In the days after George W. Bush's 2004 reelection, political analysts highlighted the Democratic Party's failure to speak the language of faith in a way that resonated with American voters, particularly Protestant evangelicals. This disconnect was partly due to substantial differences on hot-button social issues, but more from the perception that the Democratic Party was indifferent or hostile to genuine, serious, heartfelt religion. Pundits argued that candidates who ignored religion did so at their own peril. So Democratic strategists began "finding" or "recovering" faith, while Republicans simply tried to keep it.
It was natural, then, for candidates' religion to become a major theme this primary season. From Mitt Romney's Mormonism to Barack Obama's African American Christianity, each candidate's faith was proclaimed in stump speeches or examined by the press. But instead of providing the promised boost, religion became a liability, and candidates have expended as much energy divorcing themselves from religious connections as they have making them. What happened?
This year's primaries suggest a new truism about American political campaigning: While generic religiosity brings life, particular religious connections risk political death—or serious injury. Religious particularity arguably killed Romney's campaign. At the very least, it didn't help his cause. The same could be said of Mike Huckabee. While his evangelical pedigree as a Southern Baptist minister appealed to some voters, it scared even more. And the persistence and potency of the Jeremiah Wright controversy put Obama's campaign in the ER. Amputation was the only remedy. Even John McCain, who is generally mum on religion, had to sever himself from pastors Rod Parsley and John Hagee.
In a pluralistic religious environment, showing your cards—or creeds—can be a bad move politically.
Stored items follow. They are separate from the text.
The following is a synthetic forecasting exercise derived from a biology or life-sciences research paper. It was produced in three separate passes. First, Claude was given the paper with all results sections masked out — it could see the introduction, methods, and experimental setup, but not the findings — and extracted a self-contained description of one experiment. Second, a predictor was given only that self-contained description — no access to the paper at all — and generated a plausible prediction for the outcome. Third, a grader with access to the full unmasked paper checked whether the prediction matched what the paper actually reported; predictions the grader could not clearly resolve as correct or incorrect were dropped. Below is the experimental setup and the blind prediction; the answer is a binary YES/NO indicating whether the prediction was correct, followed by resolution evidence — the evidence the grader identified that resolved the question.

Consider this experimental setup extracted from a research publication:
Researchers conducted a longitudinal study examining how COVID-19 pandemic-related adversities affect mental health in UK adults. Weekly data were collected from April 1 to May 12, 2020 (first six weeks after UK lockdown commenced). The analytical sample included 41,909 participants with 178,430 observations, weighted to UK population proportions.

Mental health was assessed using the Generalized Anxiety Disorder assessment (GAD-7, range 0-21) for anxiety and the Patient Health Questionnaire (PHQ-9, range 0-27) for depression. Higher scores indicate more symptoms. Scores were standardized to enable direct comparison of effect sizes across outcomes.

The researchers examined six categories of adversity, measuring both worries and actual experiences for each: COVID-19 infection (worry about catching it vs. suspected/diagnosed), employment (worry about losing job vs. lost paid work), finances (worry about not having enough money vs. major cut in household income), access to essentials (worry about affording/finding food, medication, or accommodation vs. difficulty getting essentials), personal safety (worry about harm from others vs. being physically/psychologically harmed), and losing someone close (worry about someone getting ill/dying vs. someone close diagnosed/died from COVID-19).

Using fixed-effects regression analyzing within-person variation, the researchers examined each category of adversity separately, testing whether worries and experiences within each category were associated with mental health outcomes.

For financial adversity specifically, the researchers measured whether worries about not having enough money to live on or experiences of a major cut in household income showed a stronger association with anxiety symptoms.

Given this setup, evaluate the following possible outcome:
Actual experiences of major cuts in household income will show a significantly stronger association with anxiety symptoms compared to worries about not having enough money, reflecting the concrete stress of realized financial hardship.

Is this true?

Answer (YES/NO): NO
Identifying particular religious commitments or accepting pastor endorsements may bring candidates closer to a narrow slice of voters, but it often distances them from even more Americans.
From its founding, the United States has been a laboratory for religious pluralism. For over 200 years we've been wrestling with how exactly to relate religious belief to a system of government that prides itself on religious freedom and the separation of church and state. The advice of a French political philosopher seems to have held the day.
A little more than a decade before the American Revolution, Jean-Jacques Rousseau spoke of a nation's need for "civil religion," an overarching set of shared values that could unite citizens of all faiths and no faith. Civil religion could harness religious fervor for the common good and check its socially destructive tendencies.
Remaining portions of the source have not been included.